● TASKS TO PERFORM:
a) From the Pepsi ad commentary below, write out everything from "The advertisement wraps" down to "a few causes.".
b) In the Pepsi ad commentary below, who is the artist behind the commercial's soundtrack?

I finally took the time to have a look at the latest Pepsi ad that has “united the Internet”. There are so many things wrong with the ad, but the overwhelming hateful responses are focusing on the wrong aspects of the almost three minute commercial. Obviously, a can of Pepsi is not a mediator. It’s been said, now can we all get over that? It was a poorly considered attempt by a corporation to shove their product down our throats using a metaphor for extending an olive branch to the opposition in a time of conflict, or something. The problem with this ad isn’t that Pepsi is marketing their product, it’s what Pepsi is choosing to frame their product with.
The ad opens to the scene of a protest. What is being protested is a mystery, the best guess we can make is for the resolution of violence based on the myriad of peace symbol and heart protest signs so cleverly painted in the colours of the Pepsi brand. So far the setting is a little ambiguous, but I’ll give it a pass because it takes some major cajones for a corporation to condone protest of institutionalized violence in the current political climate. There is decent representation of non-white skin tones which garners points, even if they are all unrealistically manicured. The soundtrack, a gorgeous blend of trip-hop, reggae, and rock, is an anthem for the fight against systemic oppression by Skip Marley (yes, that Marley). So far, I am generally on board.
For me, shit turns sideways when it becomes clear that the people marching are doing so because it’s fun. Protestors brandish bright, perfect smiles as they march against a nebulous cause. Some guy starts playing guitar (anyway, here’s Wonderwall, because this is easier than standing by my convictions). A dance party breaks out for no apparent reason. Kendall Jenner decides to join in on the festivities, presumably because being eye candy of international fame isn’t as much of a riot as, well, a riot. The streets are basically flooded by a strange, Pepsi-fueled frat party. I’m not an expert on the subject, but the scores of videos of police brutality is sufficient evidence to kick Pepsi’s romanticized depiction of protest conditions square in the taint. Protest, even when it is peaceful, is rarely met with such patient indifference as what is shown in this commercial.
The advertisement wraps up with Jenner, having literally just walked onto the scene without having any knowledge of what is going aside from the fact that it interrupted her photo shoot, yet now the poster girl for the march, offering a can of Pepsi to a member of the police blockade, apparently signaling the cessation of dissent. Yes, this is idiotic; but, it’s a small part of what we, the “united Internet” should be outraged over. Kendall Jenner’s role as the beautiful white woman that becomes the saving grace of a hugely ethnically diverse social movement by offering a gift to the power silencing said movement is a problem for obvious reasons, but not as momentous an issue as the trivialization of movements like Occupy, Black Lives Matter, March for Women, and March for Science, to name just a few causes.
I have a tab in my browser open to Twitter search query “pepsi” and since I started writing, there have been over 500 new tweets about the marketing debacle, all mocking the idea that either Jenner or a can of soda is the key to conflict resolution. No civil unrest over the misrepresentation of the state of freedom to protest safely and uncensored. No comments about the slacktivism displayed when a celebrity steps in to champion a cause they know nothing about. No polemics about how disingenuous it is to suggest that an officer’s response to peaceful protest isn’t going to be giving a face full of pepper spray. I’m disappointed in Pepsi for producing such a dumpster fire of an advertisement, but I’m downright angry at the tunnel-vision responses by the public. At least Pepsi apologized for their mistake, admitting that the attempted message of unity missed the mark. Twitter, though? All it’s accomplished is a collection of snarky one-liners and memes about the corporate giant, when it could have started a dialogue about public freedoms and social equality. The only good thing that has come of all this misdirected indignation is that it captured my attention long enough to introduce me to the music of Skip Marley, whom otherwise I might not have been exposed to.

● GIVEN RECORDS:

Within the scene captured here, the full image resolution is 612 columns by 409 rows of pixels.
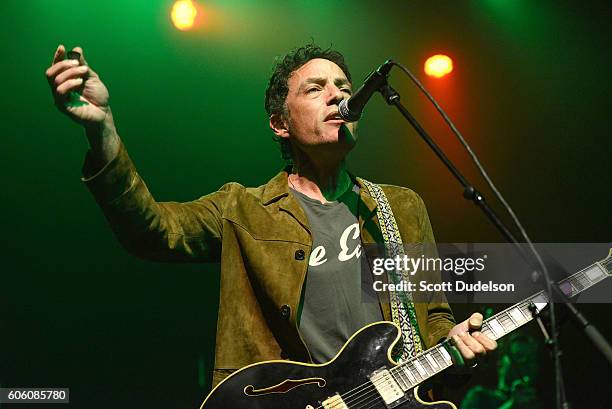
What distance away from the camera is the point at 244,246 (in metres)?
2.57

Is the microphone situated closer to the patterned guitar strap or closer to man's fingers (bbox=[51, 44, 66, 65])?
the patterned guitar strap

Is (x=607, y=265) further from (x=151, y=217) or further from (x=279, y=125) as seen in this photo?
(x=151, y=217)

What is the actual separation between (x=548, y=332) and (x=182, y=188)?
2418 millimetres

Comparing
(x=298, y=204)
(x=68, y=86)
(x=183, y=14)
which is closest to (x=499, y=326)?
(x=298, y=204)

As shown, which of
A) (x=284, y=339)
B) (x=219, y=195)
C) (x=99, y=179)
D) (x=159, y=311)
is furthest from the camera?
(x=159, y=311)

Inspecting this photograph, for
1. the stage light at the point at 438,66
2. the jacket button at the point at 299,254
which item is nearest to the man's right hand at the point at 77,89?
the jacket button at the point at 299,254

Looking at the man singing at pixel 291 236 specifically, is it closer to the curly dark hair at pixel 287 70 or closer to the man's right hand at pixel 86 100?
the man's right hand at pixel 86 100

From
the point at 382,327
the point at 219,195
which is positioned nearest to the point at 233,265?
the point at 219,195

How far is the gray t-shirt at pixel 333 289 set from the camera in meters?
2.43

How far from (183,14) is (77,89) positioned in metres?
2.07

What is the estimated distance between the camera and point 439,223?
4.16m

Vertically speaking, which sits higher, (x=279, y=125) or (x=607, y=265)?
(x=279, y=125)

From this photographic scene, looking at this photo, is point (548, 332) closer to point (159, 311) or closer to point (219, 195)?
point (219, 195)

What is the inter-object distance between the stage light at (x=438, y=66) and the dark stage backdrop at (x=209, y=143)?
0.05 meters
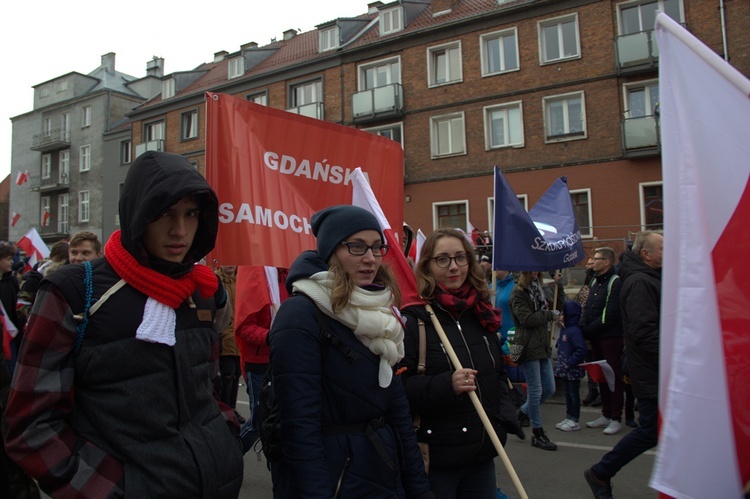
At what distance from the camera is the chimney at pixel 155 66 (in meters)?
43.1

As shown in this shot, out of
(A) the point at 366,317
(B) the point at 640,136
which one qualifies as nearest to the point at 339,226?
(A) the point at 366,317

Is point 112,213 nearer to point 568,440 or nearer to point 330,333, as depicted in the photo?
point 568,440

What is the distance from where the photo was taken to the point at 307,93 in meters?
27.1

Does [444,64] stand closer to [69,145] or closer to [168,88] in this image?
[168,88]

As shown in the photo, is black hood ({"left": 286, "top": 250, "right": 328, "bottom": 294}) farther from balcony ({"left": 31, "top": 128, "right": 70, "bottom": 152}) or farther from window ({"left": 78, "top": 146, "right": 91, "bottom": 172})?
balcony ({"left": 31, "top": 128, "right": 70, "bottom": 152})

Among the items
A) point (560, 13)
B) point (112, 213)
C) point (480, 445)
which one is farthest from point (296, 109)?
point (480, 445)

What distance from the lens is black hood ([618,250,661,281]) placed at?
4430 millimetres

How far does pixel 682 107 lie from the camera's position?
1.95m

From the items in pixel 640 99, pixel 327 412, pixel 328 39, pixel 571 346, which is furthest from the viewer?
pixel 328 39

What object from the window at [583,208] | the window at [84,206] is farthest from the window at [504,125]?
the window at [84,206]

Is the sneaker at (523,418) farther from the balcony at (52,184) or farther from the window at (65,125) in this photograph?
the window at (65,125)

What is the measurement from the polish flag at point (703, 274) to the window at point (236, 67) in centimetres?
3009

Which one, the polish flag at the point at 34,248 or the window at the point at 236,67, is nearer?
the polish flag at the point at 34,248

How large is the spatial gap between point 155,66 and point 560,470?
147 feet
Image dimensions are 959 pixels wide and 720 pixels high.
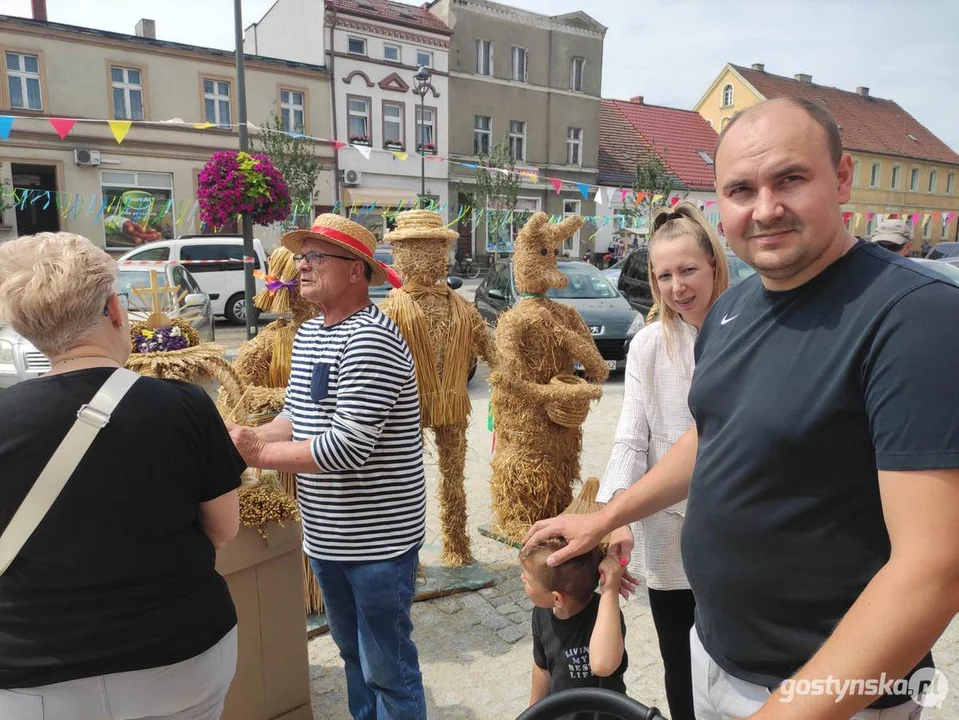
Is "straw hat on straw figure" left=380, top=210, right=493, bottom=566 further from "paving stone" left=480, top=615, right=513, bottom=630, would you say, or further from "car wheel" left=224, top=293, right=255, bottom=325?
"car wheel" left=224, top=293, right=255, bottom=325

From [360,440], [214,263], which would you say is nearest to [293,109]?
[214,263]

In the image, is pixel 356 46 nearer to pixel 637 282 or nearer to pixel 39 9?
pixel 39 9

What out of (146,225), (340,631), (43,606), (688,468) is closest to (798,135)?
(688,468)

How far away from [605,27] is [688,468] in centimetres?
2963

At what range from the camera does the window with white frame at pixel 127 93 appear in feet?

● RESPONSES TO THE EXERCISE:
a)
The advertisement wraps up with Jenner, having literally just walked onto the scene without having any knowledge of what is going aside from the fact that it interrupted her photo shoot, yet now the poster girl for the march, offering a can of Pepsi to a member of the police blockade, apparently signaling the cessation of dissent. Yes, this is idiotic; but, it’s a small part of what we, the “united Internet” should be outraged over. Kendall Jenner’s role as the beautiful white woman that becomes the saving grace of a hugely ethnically diverse social movement by offering a gift to the power silencing said movement is a problem for obvious reasons, but not as momentous an issue as the trivialization of movements like Occupy, Black Lives Matter, March for Women, and March for Science, to name just a few causes.

b) Skip Marley